Jeffrey Anderson | Improvement Center Columnist | January 30, 2012
Times change and by the late '60s and early '70s many new houses were being constructed with HVAC systems to help families beat summer heat. Early systems were expensive to operate; due to continual improvements, the HVAC types available today are more energy efficient, and do a good job of keeping homes cool on hot summer days.
3 modern HVAC types
Most homes today are heated and cooled with a forced air arrangement that pushes conditioned air out into rooms through a series of supply vents. These vents are located in just about every room, and larger spaces may have several vents. As conditioned air circulates through a home, it's gradually pulled back to the HVAC system through return registers and the process starts again.

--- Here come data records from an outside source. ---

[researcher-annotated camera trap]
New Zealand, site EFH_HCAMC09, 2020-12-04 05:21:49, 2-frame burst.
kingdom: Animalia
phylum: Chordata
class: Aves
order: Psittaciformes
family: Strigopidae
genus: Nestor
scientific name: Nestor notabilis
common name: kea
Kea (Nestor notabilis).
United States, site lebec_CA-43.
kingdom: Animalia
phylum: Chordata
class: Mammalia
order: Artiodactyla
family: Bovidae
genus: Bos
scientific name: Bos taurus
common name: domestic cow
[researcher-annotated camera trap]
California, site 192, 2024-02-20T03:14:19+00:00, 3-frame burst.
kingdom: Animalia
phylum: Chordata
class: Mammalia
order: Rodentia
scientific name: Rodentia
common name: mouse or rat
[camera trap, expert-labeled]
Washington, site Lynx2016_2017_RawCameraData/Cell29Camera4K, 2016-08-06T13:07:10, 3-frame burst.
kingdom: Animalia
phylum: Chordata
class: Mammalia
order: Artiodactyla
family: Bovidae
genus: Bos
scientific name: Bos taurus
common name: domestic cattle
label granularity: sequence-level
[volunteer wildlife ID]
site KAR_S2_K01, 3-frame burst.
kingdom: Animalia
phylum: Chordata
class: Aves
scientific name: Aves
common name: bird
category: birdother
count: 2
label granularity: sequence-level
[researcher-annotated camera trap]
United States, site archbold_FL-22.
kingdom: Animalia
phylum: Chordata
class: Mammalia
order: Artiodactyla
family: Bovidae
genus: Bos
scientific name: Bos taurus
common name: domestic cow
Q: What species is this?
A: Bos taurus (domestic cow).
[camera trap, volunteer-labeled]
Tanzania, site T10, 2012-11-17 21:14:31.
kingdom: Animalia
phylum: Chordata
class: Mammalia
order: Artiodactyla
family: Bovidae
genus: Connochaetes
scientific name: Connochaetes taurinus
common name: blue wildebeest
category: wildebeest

This forced air system works with HVAC systems such as:
- Heat pump: The electric heat pump is based on early HVAC designs, but has been refined since those early models. This system has an indoor air handler, and an outdoor condenser, which work together to pull heat out of the home during summer, and pump warm air back into a home when switched into heating mode. When outdoor temperatures drop to a point where there isn't much available heat to pull back into your home, resistance heaters kick in to supplement the system. Most thermostats have a light that indicates when your HVAC system is using this more expensive heating source.
- Split system: Newer homes often have a split system featuring an indoor gas furnace, and an exterior, electric air-conditioner. Many families prefer the warmth of gas heat, and on cold days, this system can be less expensive to operate than the resistant heat of heat pumps.
- Dual fuel: This system is a recent development and has become popular with homeowners desiring the ultimate in energy efficiency for their homes. A dual-fuel arrangement uses an electric heat pump, when outdoor winter temperatures are moderate, but switches to gas heating, when a heat pump's expensive resistance heat would normally start up.
The size of your HVAC system is normally based on the square footage of your home, and factors such as insulation and the size and location of your windows are also considered. Most HVAC contractors prefer to do a load calculation on your home before they quote pricing.